Brief A: List the three advantages of text-based documentation given as bullet points in the page on creating Kubernetes diagrams.
Brief B: In the entries, starting with the line containing "Which is nearest to point" and going on through the last line of the entries, change every "white road marking" to "lane marking". Give only those lines again, with nothing else altered.

Creating diagrams from the Kubernetes API

Using Python, Diagrams and JupyterLab

Frederico Muñoz

Jupyter logo diagrams logo 285727?s=460&v=4
   

Why?

Using text-based formats for documentation makes a lot of things easier, namely the way it aligns with the rest of the toolset used.

  • Ability to use all the functionalities of SCM systems: merges, forks, pull requests, history, reversion, etc.
  • Easy to automate the production and final output, from PDF documents to HTML pages, all from the same source.
  • Integration of scripts and code

For the last point Jupyter notebooks are a common choice (especially for Python); here I demonstrate the use of the official Kubernetes library to produce this prensentation and some very simple diagrams of a Kubernetes cluster with a simple application deployed (using minikube)

Above all using this approach allows the creation of up-to-date documentation since the sections that are supposed to reflect what exists are automatically updated: this in turn reduces issues from out-of-date documentation that is always playing catch-up with changes.

Setting things up

This is straight form the official Kubernetes client for Python documentation; to work kubectl should be working correctly in the desired context, e.g. kubectl config viewshould work.

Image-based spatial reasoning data
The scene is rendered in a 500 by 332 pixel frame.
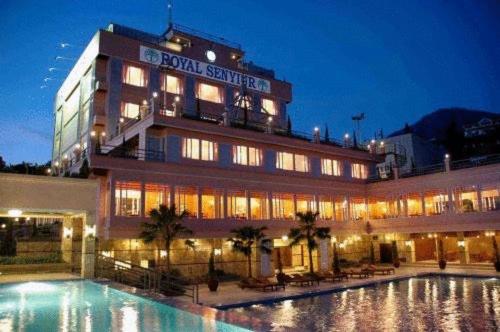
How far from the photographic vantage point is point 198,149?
31562 mm

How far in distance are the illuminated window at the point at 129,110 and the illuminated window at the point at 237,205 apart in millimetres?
14342

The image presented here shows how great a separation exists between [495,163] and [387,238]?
12025 mm

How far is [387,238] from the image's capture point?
42.2 m

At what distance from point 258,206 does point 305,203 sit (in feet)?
17.3

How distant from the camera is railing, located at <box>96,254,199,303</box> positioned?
22.2 m

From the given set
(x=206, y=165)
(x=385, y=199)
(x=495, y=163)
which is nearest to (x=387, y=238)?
(x=385, y=199)

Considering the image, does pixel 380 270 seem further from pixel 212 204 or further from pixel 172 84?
pixel 172 84

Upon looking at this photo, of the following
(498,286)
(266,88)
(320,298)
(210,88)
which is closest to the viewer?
(320,298)

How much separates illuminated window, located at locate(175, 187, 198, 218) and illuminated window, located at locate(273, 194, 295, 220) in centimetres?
734

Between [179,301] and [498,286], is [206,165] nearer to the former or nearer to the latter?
[179,301]

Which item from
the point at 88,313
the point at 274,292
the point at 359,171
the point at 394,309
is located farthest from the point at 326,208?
the point at 88,313

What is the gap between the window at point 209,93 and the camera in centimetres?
4553

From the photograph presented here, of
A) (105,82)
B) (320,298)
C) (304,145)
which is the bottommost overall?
(320,298)

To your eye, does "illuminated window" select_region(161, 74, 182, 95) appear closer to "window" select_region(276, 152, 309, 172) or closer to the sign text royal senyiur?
the sign text royal senyiur
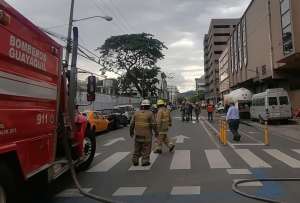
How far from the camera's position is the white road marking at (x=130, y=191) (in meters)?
8.66

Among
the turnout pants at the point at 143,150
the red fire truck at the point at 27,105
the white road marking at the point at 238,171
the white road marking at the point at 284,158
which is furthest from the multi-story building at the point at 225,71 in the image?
the red fire truck at the point at 27,105

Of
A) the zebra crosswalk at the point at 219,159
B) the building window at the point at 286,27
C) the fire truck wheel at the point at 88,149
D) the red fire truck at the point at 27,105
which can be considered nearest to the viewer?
the red fire truck at the point at 27,105

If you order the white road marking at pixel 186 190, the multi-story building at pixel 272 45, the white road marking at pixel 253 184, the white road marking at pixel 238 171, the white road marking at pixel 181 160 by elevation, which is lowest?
the white road marking at pixel 186 190

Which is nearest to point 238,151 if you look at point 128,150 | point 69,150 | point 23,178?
point 128,150


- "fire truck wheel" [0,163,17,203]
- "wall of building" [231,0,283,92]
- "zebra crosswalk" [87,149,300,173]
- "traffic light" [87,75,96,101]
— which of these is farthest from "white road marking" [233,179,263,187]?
"wall of building" [231,0,283,92]

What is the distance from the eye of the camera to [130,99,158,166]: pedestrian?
1234cm

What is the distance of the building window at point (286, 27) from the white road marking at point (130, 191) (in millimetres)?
29659

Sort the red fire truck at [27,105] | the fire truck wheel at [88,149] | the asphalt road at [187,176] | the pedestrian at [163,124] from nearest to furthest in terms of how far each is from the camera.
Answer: the red fire truck at [27,105] < the asphalt road at [187,176] < the fire truck wheel at [88,149] < the pedestrian at [163,124]

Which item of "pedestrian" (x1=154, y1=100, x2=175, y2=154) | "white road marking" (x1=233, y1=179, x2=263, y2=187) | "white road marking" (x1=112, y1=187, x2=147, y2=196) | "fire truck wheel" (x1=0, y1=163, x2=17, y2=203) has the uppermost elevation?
"pedestrian" (x1=154, y1=100, x2=175, y2=154)

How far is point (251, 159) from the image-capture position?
1341cm

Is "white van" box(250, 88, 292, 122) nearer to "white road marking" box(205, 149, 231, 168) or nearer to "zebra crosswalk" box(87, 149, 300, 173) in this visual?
"zebra crosswalk" box(87, 149, 300, 173)

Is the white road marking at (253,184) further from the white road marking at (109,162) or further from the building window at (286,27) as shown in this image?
the building window at (286,27)

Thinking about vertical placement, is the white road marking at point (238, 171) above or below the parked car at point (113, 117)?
below

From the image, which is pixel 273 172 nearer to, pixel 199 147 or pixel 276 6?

Exercise solution A:
- Ability to use all the functionalities of SCM systems: merges, forks, pull requests, history, reversion, etc.
- Easy to automate the production and final output, from PDF documents to HTML pages, all from the same source.
- Integration of scripts and code

Exercise solution B:
Which is nearest to point 238,151 if you look at point 128,150 | point 69,150 | point 23,178?
point 128,150


- "fire truck wheel" [0,163,17,203]
- "wall of building" [231,0,283,92]
- "zebra crosswalk" [87,149,300,173]
- "traffic light" [87,75,96,101]
— which of these is farthest from "lane marking" [233,179,263,187]?
"wall of building" [231,0,283,92]

What is the distance from the eye of the camera to [130,99,158,166]: pedestrian?
1234cm

What is the distance of the building window at point (286, 27) from the lane marking at point (130, 191) (in millimetres)?
29659

Sort the red fire truck at [27,105] | the fire truck wheel at [88,149] | the asphalt road at [187,176] | the pedestrian at [163,124] from nearest to furthest in terms of how far each is from the camera.
Answer: the red fire truck at [27,105] < the asphalt road at [187,176] < the fire truck wheel at [88,149] < the pedestrian at [163,124]

Which item of "pedestrian" (x1=154, y1=100, x2=175, y2=154) | "lane marking" (x1=233, y1=179, x2=263, y2=187) | "lane marking" (x1=112, y1=187, x2=147, y2=196) | "fire truck wheel" (x1=0, y1=163, x2=17, y2=203) has the uppermost elevation?
"pedestrian" (x1=154, y1=100, x2=175, y2=154)

How far is point (251, 159) from the image-capture position?
1341cm

Is "white van" box(250, 88, 292, 122) nearer to "lane marking" box(205, 149, 231, 168) or nearer to "zebra crosswalk" box(87, 149, 300, 173) in this visual?
"zebra crosswalk" box(87, 149, 300, 173)

Is the lane marking at (253,184) further from the lane marking at (109,162) or further from the building window at (286,27) as shown in this image?
the building window at (286,27)

Thinking about vertical placement, is the lane marking at point (238, 171) above or below the parked car at point (113, 117)?
below

From the image, which is pixel 273 172 nearer to, pixel 199 147 or pixel 276 6?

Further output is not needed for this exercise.